Votre objectif: D'après le texte sur la revue Thauma, de quel mot grec vient le nom de cette revue, et que signifie-t-il ?

Texte:
═══

La revue est née en 2005. Le pro­jet ini­tial est d’ou­vrir un chemin où la poésie retrou­verait son lien pro­fond à la philoso­phie, dans la même exi­gence d’é­coute, d’at­ten­tion à l’ap­pel du lan­gage qui par­le le pre­mier. Plus l’on s’ap­proche de la poésie, plus le dire est libre et philosophique : plus ouvert à l’im­prévu, plus prêt à l’ac­cepter. Plus pure­ment aus­si il livre ce qu’il dit au juge­ment de l’at­ten­tion tou­jours plus assidue à l’é­couter. C’est pourquoi la revue s’ap­pelle Thau­ma : ce mot vient du grec thau­madzein qui sig­ni­fie “s’é­ton­ner” ; or si toute philoso­phie com­mence par l’é­ton­nement, par le ques­tion­nement, c’est parce qu’elle met la pen­sée en éveil : elle ouvre le chemin d’une recherche vivante et per­met de penser l’ex­is­tence de l’homme à par­tir de l’habi­ta­tion et l’être de la poésie comme un bâtir. Habiter le monde en poète c’est habiter sur cette terre. Mais poésie et philoso­phie ne se ren­con­trent dans “le même” que lorsqu’elles demeurent dans la dif­férence de leur être et aus­si longtemps qu’elles y demeurent. On ne peut dire “le même” (qui ne recou­vre ni l’é­gal, ni l’u­ni­for­mité vide du pur iden­tique) que lorsque la dif­férence est pensée.
La revue fait paraître deux numéros par an.”

═══

Données disponibles:
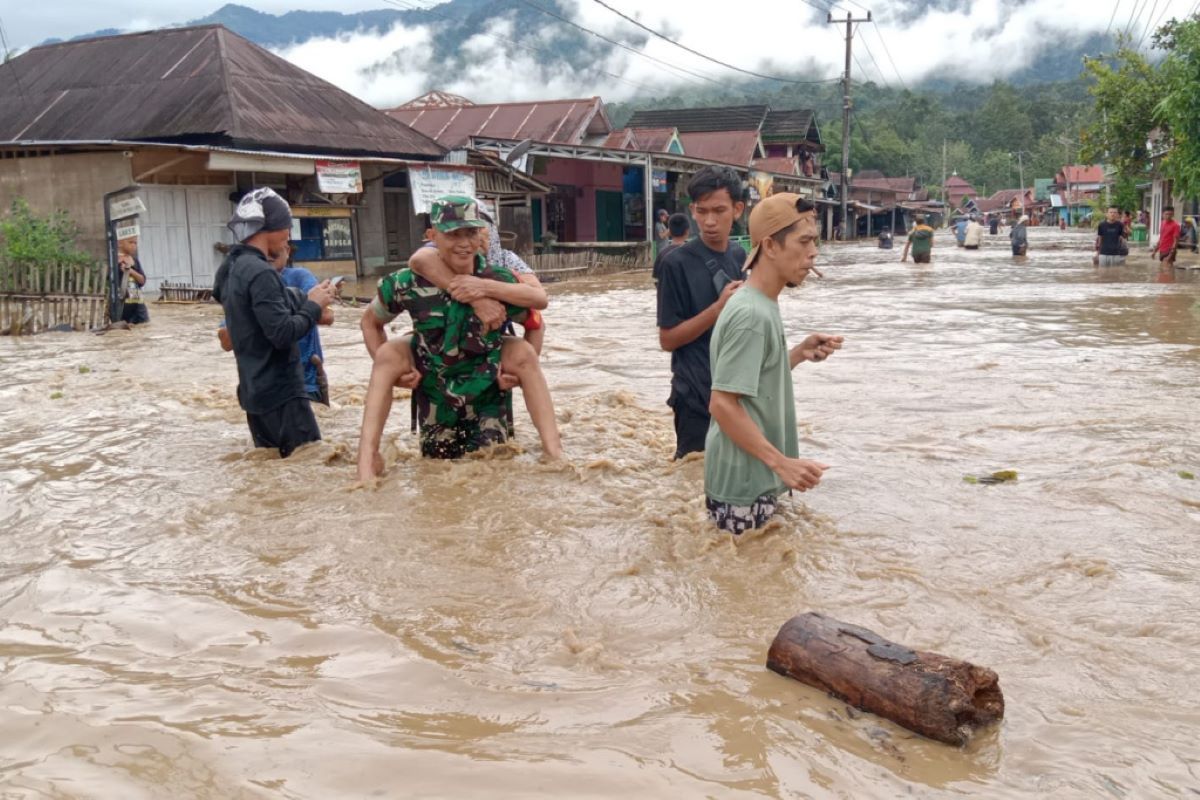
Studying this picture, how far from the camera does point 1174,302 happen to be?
1572 centimetres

═══

Résultat de l'exercice: Le nom vient du grec thaumadzein, qui signifie « s'étonner ».